Tomorrow, May 4th, Audi executives will meet to break ground on the $1.3 billion plant in Mexico, capable of manufacturing 150,000 units annually.
The plant located in San Jose Chiapa is a key piece in Audi’s plan to surpass BMW and Mercedes in the US luxury auto sales, by boosting production of SUVs. Audi will manufacture here the Q5 SUV beginning with 2016 for the US and other markets and by 2020 the automaker will add three new SUVs.
“The new Mexican plant plays a very important role for Audi, because Audi can produce in North America independent of U.S. dollar currency swings,” VW Chief Executive Officer Martin Winterkorn said on the sidelines of an industry conference in Vienna last week.

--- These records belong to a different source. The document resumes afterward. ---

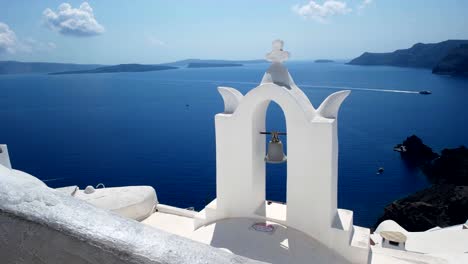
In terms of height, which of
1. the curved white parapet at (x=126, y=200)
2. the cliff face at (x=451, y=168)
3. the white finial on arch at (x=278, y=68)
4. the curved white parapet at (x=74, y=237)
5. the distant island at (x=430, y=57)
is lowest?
the cliff face at (x=451, y=168)

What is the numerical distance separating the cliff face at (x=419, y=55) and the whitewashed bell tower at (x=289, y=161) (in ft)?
440

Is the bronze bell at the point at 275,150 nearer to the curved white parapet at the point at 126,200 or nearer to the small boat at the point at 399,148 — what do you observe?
the curved white parapet at the point at 126,200

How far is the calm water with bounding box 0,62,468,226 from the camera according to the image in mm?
31281

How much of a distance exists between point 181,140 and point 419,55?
133m

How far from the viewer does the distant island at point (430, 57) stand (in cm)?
10711

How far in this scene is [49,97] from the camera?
77.4 m

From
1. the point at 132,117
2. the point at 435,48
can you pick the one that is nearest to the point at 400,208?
the point at 132,117

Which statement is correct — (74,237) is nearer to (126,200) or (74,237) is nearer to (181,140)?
(126,200)

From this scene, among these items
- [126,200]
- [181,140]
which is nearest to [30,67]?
[181,140]

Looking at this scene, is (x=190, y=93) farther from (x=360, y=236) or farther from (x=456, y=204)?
(x=360, y=236)

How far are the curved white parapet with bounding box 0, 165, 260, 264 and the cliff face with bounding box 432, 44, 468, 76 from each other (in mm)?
119800

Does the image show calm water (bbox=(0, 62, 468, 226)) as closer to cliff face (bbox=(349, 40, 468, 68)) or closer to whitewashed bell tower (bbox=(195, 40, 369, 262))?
whitewashed bell tower (bbox=(195, 40, 369, 262))

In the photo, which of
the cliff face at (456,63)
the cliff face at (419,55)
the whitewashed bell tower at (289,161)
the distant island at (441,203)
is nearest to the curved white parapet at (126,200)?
the whitewashed bell tower at (289,161)

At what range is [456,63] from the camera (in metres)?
106
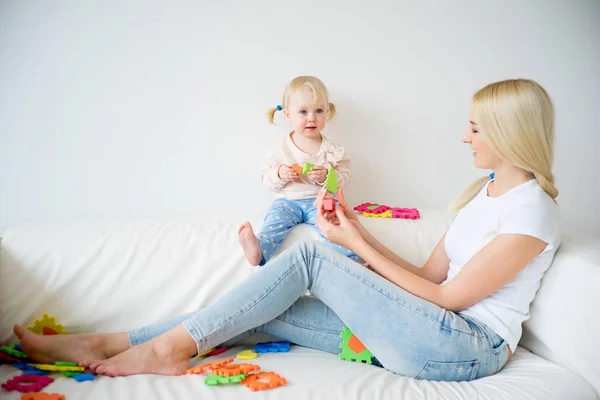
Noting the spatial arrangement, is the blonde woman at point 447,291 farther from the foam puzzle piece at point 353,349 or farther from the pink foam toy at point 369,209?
the pink foam toy at point 369,209

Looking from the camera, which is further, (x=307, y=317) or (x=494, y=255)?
(x=307, y=317)

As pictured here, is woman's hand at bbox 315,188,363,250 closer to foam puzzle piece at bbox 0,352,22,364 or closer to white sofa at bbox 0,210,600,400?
white sofa at bbox 0,210,600,400

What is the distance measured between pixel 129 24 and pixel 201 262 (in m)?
1.08

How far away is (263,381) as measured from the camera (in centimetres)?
143

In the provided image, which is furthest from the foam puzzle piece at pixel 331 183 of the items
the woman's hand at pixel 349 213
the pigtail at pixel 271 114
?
the pigtail at pixel 271 114

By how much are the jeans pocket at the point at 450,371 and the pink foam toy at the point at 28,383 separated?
3.32 feet

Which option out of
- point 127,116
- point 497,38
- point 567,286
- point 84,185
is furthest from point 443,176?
point 84,185

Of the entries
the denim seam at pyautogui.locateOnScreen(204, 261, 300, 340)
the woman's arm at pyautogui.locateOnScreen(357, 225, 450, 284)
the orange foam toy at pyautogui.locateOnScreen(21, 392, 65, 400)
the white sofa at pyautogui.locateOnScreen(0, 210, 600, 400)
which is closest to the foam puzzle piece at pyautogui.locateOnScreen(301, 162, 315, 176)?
the white sofa at pyautogui.locateOnScreen(0, 210, 600, 400)

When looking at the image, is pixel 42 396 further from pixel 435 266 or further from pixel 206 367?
pixel 435 266

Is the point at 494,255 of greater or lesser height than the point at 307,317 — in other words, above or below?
above

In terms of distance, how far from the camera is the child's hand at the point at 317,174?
2.12 metres

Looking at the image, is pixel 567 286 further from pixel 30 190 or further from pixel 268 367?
pixel 30 190

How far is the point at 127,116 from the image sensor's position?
2279 mm

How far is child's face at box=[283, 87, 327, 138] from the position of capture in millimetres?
2158
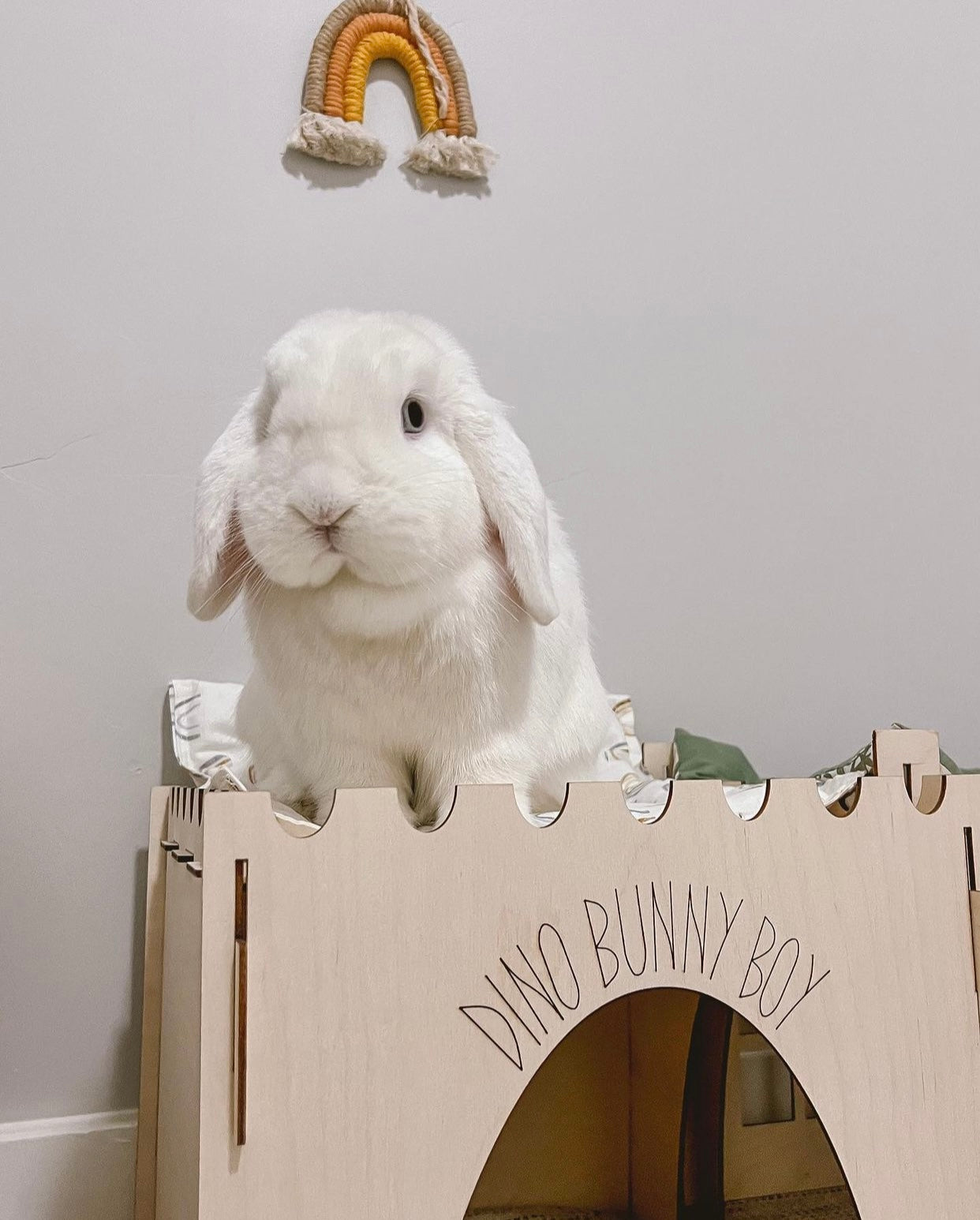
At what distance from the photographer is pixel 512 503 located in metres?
0.81

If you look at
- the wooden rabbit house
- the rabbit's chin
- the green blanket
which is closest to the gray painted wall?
the green blanket

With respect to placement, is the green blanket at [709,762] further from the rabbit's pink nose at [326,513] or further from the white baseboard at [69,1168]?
the white baseboard at [69,1168]

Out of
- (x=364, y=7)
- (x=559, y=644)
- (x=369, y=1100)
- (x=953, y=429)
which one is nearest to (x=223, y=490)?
(x=559, y=644)

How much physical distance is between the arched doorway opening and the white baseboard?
1.26ft

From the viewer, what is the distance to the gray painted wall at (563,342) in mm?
1218

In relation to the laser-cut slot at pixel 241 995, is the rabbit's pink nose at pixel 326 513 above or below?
above

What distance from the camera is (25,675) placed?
3.95 feet

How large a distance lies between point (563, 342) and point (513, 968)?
36.7 inches

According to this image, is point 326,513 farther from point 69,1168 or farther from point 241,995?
point 69,1168

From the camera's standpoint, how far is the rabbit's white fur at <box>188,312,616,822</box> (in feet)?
2.48

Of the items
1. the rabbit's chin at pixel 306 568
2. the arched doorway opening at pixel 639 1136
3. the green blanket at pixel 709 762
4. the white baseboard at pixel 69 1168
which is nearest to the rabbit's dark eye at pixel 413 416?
the rabbit's chin at pixel 306 568

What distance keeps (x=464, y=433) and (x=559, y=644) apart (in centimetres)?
20

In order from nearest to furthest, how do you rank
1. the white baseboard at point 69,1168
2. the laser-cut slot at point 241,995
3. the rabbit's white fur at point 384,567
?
the laser-cut slot at point 241,995, the rabbit's white fur at point 384,567, the white baseboard at point 69,1168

Profit from Audi will also help parent VW in its plan to surpass GM and Toyota and become the largest automaker in the world by 2018. Deliveries during the first quarter reached 2.27 million at VW, still behind GM’s 2.36 million and Toyota’s 2.43 million units. From VW’s operating profit during Q1, Audi accounted for 56%. This year Audi is expected to account for 42% of VW’s profit, or 5 billion euro, as spending on expansion and the aging model lineup cut into margins.
“Audi’s winning in other markets such as China, and there is no reason why they should not be able to repeat this in North America,” said Christian Stadler, a management professor at the University of Warwick in Coventry, England.